Required task: Return every line of the material below that contains the string "http", copying each one in full.

Material to process:
:::

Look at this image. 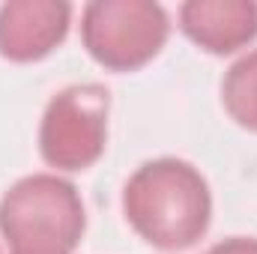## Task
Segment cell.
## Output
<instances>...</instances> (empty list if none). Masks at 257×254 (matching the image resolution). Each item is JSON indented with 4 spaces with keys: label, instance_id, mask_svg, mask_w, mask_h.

:::

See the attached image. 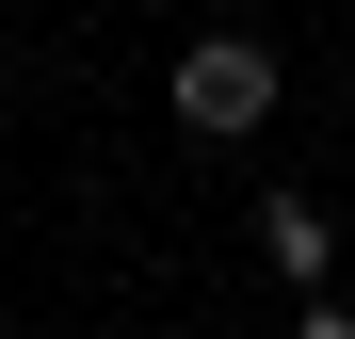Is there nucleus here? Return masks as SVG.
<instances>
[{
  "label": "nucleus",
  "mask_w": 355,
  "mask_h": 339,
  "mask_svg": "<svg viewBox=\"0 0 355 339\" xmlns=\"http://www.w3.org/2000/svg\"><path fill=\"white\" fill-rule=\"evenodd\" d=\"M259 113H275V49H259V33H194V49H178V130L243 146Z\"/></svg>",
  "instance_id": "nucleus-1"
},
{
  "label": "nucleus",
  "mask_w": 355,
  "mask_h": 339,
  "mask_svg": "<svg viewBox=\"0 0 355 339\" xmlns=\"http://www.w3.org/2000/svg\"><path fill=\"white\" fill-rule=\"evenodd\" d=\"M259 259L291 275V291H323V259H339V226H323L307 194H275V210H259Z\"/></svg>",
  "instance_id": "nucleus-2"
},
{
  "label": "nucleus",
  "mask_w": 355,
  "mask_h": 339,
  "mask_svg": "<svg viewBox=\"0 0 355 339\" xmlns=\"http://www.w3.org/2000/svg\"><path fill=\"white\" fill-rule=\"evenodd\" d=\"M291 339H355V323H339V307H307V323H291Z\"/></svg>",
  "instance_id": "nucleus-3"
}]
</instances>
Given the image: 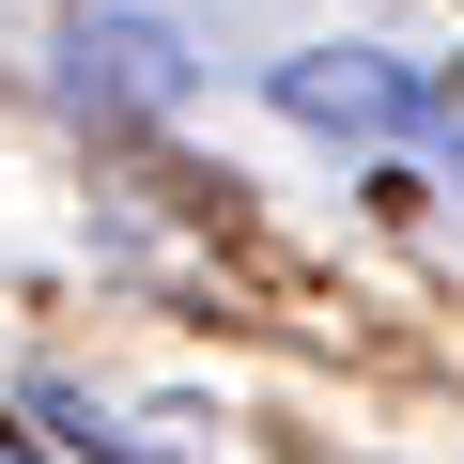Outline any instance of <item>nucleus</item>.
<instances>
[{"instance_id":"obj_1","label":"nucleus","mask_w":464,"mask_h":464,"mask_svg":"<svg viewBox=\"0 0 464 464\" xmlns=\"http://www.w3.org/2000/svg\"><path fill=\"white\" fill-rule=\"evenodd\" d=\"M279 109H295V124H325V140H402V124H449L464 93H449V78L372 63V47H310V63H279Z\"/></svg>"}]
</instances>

:::

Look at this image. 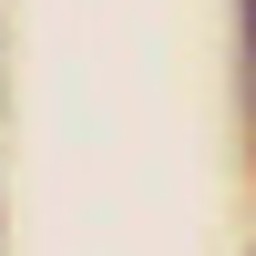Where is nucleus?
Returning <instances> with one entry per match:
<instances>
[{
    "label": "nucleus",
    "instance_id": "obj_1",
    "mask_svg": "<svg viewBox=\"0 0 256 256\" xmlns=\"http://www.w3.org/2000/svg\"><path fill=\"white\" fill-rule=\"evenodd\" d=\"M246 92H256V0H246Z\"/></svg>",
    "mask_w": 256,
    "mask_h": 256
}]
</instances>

:::

Exercise answer:
  "mask_svg": "<svg viewBox=\"0 0 355 339\" xmlns=\"http://www.w3.org/2000/svg\"><path fill=\"white\" fill-rule=\"evenodd\" d=\"M259 113H275V49H259V33H194V49H178V130L243 146Z\"/></svg>",
  "mask_svg": "<svg viewBox=\"0 0 355 339\" xmlns=\"http://www.w3.org/2000/svg\"><path fill=\"white\" fill-rule=\"evenodd\" d=\"M259 259L291 275V291H323V259H339V226H323L307 194H275V210H259Z\"/></svg>",
  "mask_svg": "<svg viewBox=\"0 0 355 339\" xmlns=\"http://www.w3.org/2000/svg\"><path fill=\"white\" fill-rule=\"evenodd\" d=\"M291 339H355V323H339V307H307V323H291Z\"/></svg>",
[{"instance_id":"obj_1","label":"nucleus","mask_w":464,"mask_h":464,"mask_svg":"<svg viewBox=\"0 0 464 464\" xmlns=\"http://www.w3.org/2000/svg\"><path fill=\"white\" fill-rule=\"evenodd\" d=\"M279 109H295V124H325V140H402V124H449L464 93H449V78L372 63V47H310V63H279Z\"/></svg>"}]
    "mask_svg": "<svg viewBox=\"0 0 256 256\" xmlns=\"http://www.w3.org/2000/svg\"><path fill=\"white\" fill-rule=\"evenodd\" d=\"M246 92H256V0H246Z\"/></svg>",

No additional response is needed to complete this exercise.